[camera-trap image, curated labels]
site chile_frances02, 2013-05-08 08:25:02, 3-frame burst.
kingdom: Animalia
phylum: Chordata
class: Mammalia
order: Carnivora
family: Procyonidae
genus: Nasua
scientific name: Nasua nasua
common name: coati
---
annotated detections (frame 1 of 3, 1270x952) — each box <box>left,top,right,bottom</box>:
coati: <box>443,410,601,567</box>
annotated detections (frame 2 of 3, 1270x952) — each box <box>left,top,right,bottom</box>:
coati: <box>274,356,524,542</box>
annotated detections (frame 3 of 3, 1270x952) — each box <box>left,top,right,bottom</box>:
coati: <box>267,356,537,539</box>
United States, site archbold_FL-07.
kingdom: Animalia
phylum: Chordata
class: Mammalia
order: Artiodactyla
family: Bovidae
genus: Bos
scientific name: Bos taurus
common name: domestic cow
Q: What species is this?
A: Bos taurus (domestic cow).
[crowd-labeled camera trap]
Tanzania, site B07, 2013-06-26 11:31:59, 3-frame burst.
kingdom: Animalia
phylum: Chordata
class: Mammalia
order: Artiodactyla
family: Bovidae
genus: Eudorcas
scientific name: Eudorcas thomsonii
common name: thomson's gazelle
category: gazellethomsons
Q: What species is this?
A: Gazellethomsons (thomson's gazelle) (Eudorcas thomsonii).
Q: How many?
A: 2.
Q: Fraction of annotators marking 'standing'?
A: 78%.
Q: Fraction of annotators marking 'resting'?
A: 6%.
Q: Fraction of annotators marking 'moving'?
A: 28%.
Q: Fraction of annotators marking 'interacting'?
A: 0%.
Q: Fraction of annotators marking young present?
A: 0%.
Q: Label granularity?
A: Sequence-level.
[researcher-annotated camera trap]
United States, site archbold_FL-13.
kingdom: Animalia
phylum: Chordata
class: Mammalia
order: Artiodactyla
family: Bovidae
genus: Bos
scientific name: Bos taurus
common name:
================
§ ASSIGNED TASK
Please transcribe the records in full, keeping every word as it is.

§ EXPECTED ANSWER
[camera-trap image, curated labels]
site chile_frances02, 2013-05-08 08:25:02, 3-frame burst.
kingdom: Animalia
phylum: Chordata
class: Mammalia
order: Carnivora
family: Procyonidae
genus: Nasua
scientific name: Nasua nasua
common name: coati
---
annotated detections (frame 1 of 3, 1270x952) — each box <box>left,top,right,bottom</box>:
coati: <box>443,410,601,567</box>
annotated detections (frame 2 of 3, 1270x952) — each box <box>left,top,right,bottom</box>:
coati: <box>274,356,524,542</box>
annotated detections (frame 3 of 3, 1270x952) — each box <box>left,top,right,bottom</box>:
coati: <box>267,356,537,539</box>
United States, site archbold_FL-07.
kingdom: Animalia
phylum: Chordata
class: Mammalia
order: Artiodactyla
family: Bovidae
genus: Bos
scientific name: Bos taurus
common name: domestic cow
Q: What species is this?
A: Bos taurus (domestic cow).
[crowd-labeled camera trap]
Tanzania, site B07, 2013-06-26 11:31:59, 3-frame burst.
kingdom: Animalia
phylum: Chordata
class: Mammalia
order: Artiodactyla
family: Bovidae
genus: Eudorcas
scientific name: Eudorcas thomsonii
common name: thomson's gazelle
category: gazellethomsons
Q: What species is this?
A: Gazellethomsons (thomson's gazelle) (Eudorcas thomsonii).
Q: How many?
A: 2.
Q: Fraction of annotators marking 'standing'?
A: 78%.
Q: Fraction of annotators marking 'resting'?
A: 6%.
Q: Fraction of annotators marking 'moving'?
A: 28%.
Q: Fraction of annotators marking 'interacting'?
A: 0%.
Q: Fraction of annotators marking young present?
A: 0%.
Q: Label granularity?
A: Sequence-level.
[researcher-annotated camera trap]
United States, site archbold_FL-13.
kingdom: Animalia
phylum: Chordata
class: Mammalia
order: Artiodactyla
family: Bovidae
genus: Bos
scientific name: Bos taurus
common name:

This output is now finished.